Is there, though? Let’s run some quick numbers off the case study the Nats provide:
2000 average wage: $33,968, taxed $6,623, which is a rate of 19.5%.
2007 average wage: $44,123, taxed $9,430, which is a rate of 21.5%.
But! Reconsider that 2007 wage without “tax bracket creep” – then tax would be $8,604. Or, to flip that around, it’s the difference between a net income of $34,700 and one of $35,500. (Both of them are well up on the 2000 net income of $27,300)
That’s what Nat’s claims amount to: less than a thousand dollars differential. Definitely, you’re better off with that extra grand, but it’s hardly the big loss to match the big numbers the press release throws around. The whole point of the press release is to win support for tax cuts, but the numbers just don’t back it up as a major issue.

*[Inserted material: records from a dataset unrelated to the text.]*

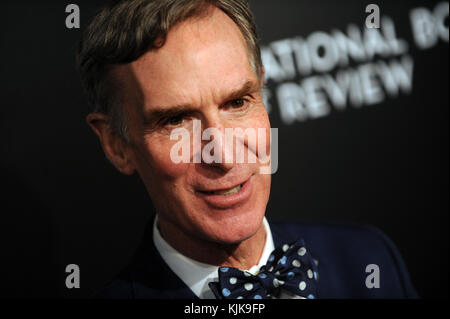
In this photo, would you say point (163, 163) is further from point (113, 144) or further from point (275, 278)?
point (275, 278)

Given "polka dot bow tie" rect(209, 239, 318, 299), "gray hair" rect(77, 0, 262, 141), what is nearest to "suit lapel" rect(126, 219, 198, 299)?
"polka dot bow tie" rect(209, 239, 318, 299)

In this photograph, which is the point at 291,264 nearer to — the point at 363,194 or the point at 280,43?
the point at 363,194

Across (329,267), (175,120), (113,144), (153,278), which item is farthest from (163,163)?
(329,267)

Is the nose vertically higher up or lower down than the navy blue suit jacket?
higher up

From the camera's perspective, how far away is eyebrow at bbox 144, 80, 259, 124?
1.15 meters

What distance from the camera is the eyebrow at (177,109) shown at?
1.15 meters

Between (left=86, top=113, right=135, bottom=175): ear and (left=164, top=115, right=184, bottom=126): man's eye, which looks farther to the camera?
(left=86, top=113, right=135, bottom=175): ear

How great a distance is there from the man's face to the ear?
77 millimetres

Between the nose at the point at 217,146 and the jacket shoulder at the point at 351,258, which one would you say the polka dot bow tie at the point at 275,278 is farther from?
the nose at the point at 217,146

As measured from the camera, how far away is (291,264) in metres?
1.33

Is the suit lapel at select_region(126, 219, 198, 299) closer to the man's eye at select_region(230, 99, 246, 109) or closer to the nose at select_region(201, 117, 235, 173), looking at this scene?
the nose at select_region(201, 117, 235, 173)

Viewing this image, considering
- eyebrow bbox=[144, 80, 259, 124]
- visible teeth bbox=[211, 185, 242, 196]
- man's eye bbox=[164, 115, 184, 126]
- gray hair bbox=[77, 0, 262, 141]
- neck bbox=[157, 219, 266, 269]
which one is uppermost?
gray hair bbox=[77, 0, 262, 141]

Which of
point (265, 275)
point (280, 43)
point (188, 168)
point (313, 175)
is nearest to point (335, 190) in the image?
point (313, 175)

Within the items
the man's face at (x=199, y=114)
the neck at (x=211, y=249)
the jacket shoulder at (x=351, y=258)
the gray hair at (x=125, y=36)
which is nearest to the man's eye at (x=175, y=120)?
the man's face at (x=199, y=114)
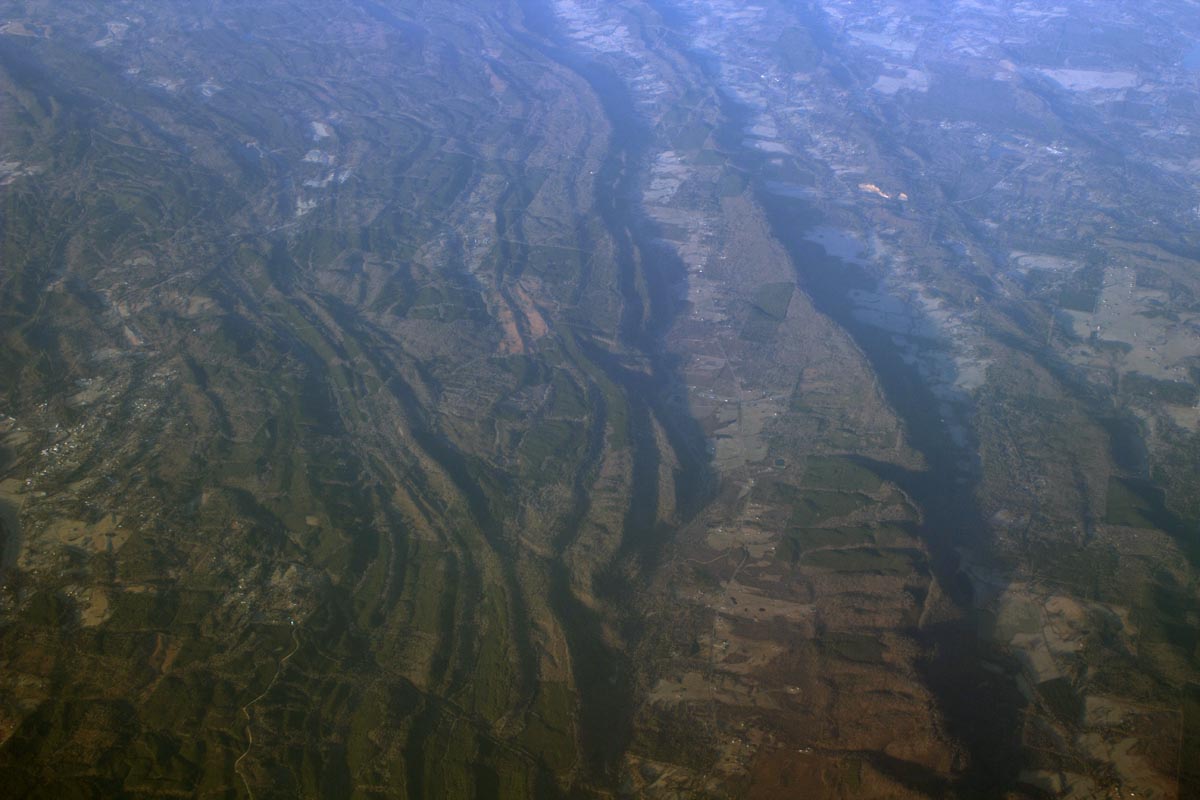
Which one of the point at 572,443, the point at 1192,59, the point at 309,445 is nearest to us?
the point at 309,445

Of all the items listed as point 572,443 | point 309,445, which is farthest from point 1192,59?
point 309,445

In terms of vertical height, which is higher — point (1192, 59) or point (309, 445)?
point (1192, 59)

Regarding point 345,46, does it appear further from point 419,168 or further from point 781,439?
point 781,439

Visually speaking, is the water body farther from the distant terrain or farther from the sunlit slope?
the sunlit slope

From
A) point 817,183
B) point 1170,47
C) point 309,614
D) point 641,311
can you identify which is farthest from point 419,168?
point 1170,47

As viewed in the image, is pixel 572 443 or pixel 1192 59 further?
pixel 1192 59

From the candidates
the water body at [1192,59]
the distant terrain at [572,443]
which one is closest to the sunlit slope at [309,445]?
the distant terrain at [572,443]

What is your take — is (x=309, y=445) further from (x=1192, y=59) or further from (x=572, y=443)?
(x=1192, y=59)

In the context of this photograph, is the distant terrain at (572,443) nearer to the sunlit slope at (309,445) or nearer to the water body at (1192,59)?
the sunlit slope at (309,445)

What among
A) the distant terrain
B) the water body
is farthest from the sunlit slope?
the water body
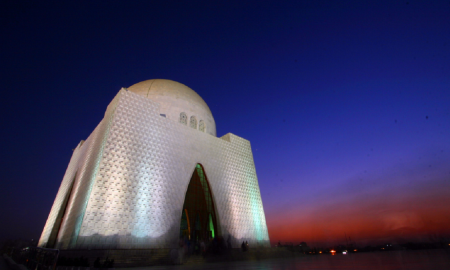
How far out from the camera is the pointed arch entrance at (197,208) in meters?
14.6

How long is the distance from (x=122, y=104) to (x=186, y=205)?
6866mm

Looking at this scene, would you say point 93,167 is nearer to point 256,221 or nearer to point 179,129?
point 179,129

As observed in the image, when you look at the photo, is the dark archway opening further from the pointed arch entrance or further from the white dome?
the white dome

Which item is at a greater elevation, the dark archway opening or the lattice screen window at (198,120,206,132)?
the lattice screen window at (198,120,206,132)

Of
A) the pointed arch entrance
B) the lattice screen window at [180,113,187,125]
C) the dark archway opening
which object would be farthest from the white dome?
the dark archway opening

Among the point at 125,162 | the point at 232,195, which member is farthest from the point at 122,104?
the point at 232,195

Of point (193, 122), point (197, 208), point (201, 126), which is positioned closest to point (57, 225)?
point (197, 208)

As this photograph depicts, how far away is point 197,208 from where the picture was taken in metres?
14.8

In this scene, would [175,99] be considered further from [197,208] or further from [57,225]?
[57,225]

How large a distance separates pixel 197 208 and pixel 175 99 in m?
7.02

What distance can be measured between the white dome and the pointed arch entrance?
346 cm

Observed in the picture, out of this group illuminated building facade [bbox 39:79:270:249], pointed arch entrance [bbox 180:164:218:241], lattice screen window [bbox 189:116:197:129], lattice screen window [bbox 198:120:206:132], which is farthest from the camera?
lattice screen window [bbox 198:120:206:132]

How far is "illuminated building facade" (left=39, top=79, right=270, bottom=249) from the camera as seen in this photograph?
32.0 ft

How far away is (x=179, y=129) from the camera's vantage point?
1403 cm
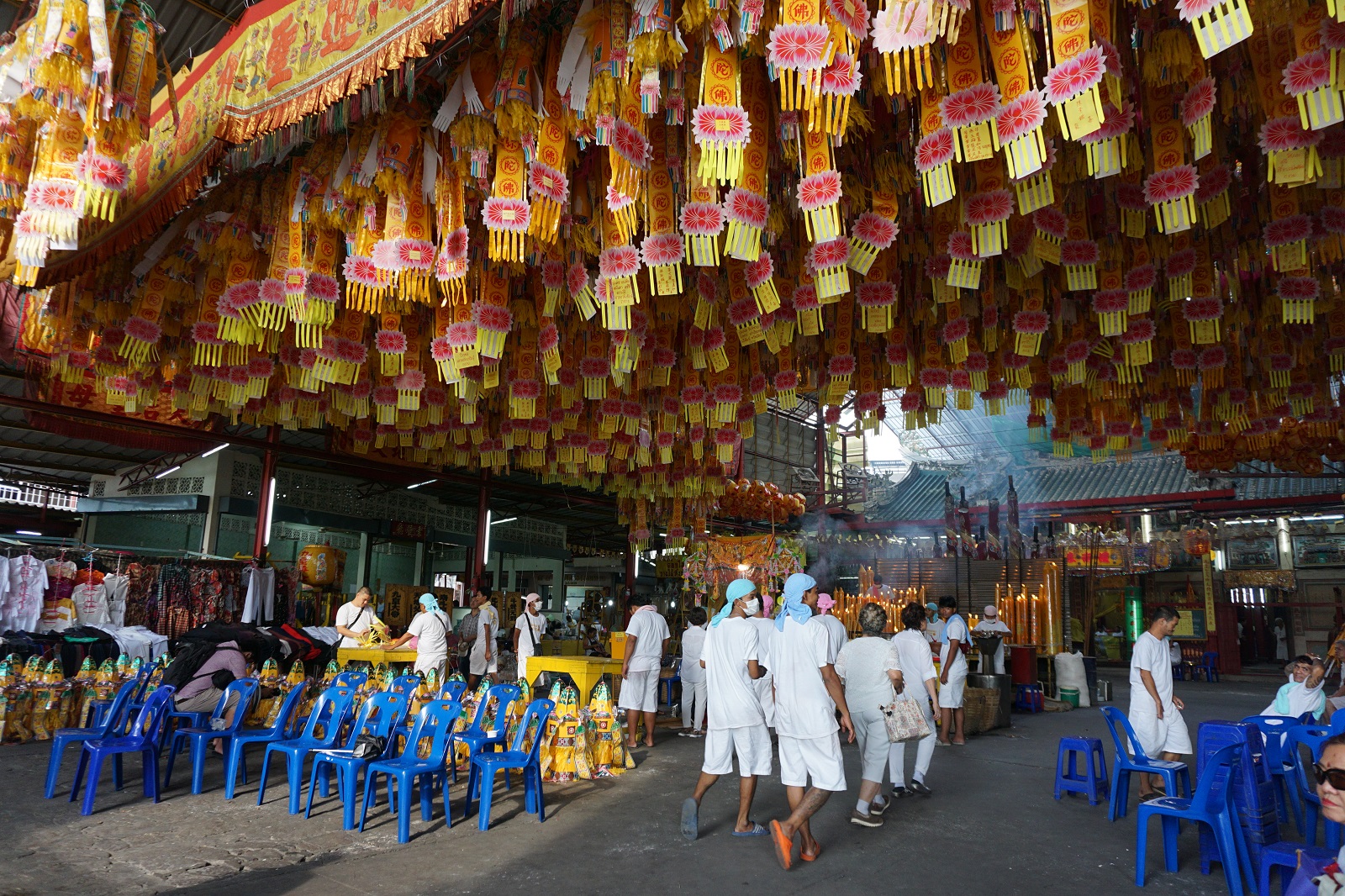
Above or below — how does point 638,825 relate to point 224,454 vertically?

The real issue is inflation. The Nats’ own calculations show that the effective loss of earnings due to inflation is $6842. In other words, inflation is the behind 90% of “loss of earnings”; tax bracket creep is responsible for only 10% of that.
(Did I get it right? Economics heads are invited to point out where I am hideously wrong, but obviously I don’t think I am. In any case, that’s enough math. I’m going to sleep.)